Preserving Australia as a paradise for the prosperous is their joint
enterprise.
‘Bill Shorten is a
man of little magnetism but he’s a professional. He doesn’t make
mistakes.’ Photograph: Mike Bowers for the Guardian
Minor adjustments are allowed. In the budget he
brought down last week, Turnbull proposed to cap superannuation
concessions for the rich. Shorten has promised to rein in negative
gearing if Labor is elected in July. But the few billions such
measures might collect won’t come near fixing the revenue.
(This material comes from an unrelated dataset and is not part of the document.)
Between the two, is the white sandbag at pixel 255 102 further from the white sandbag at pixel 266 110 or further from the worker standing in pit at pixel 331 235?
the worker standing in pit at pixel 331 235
And Turnbull has turned on Shorten’s proposal
the formulaic rage that’s been used to thwart decades of attempts
to address the nation’s generosity problem. According to the prime
minister, the opposition is bent on destroying the property market.
“Labor, claiming to speak for fairness, but in
really speaking for nothing more than increasing taxes, stands in the
way of Australians getting ahead.”
The shouting has begun.
Australians like their leader to look like a prime
minister. Abbott didn’t. Turnbull does. Shorten might. He’s a man
of little magnetism but he’s a professional. He doesn’t make
mistakes. He’s as friendly to capitalism as a former trade union
leader can be.
He has reshaped the political contest by arguing
policy. That’s a novel approach in Australia. Usually, an
opposition would only begin rolling out its policies now as the
campaign begins. But Labor has been campaigning for a year.
Along the way, Shorten began to earn respect. The
easy victory predicted for Turnbull has evaporated. The government
is in trouble in Queensland and New South Wales. Pollsters don’t
rule out the possibility of defeat for the Coalition.
Party loyalties are dying. More than ever,
Australians will take good government from wherever it comes. The
usual hyperbole is in the air about a country at the crossroads and
the crucial importance of the choice to be made in July.
But it isn’t going to make or break the nation.
What lies ahead is a gruelling and expensive campaign that will leave
Australia much as it was before. Power may shift. Leaders may be
humiliated. But neither side is offering what both know is wanted yet
politics finds so difficult to deliver in this country: change.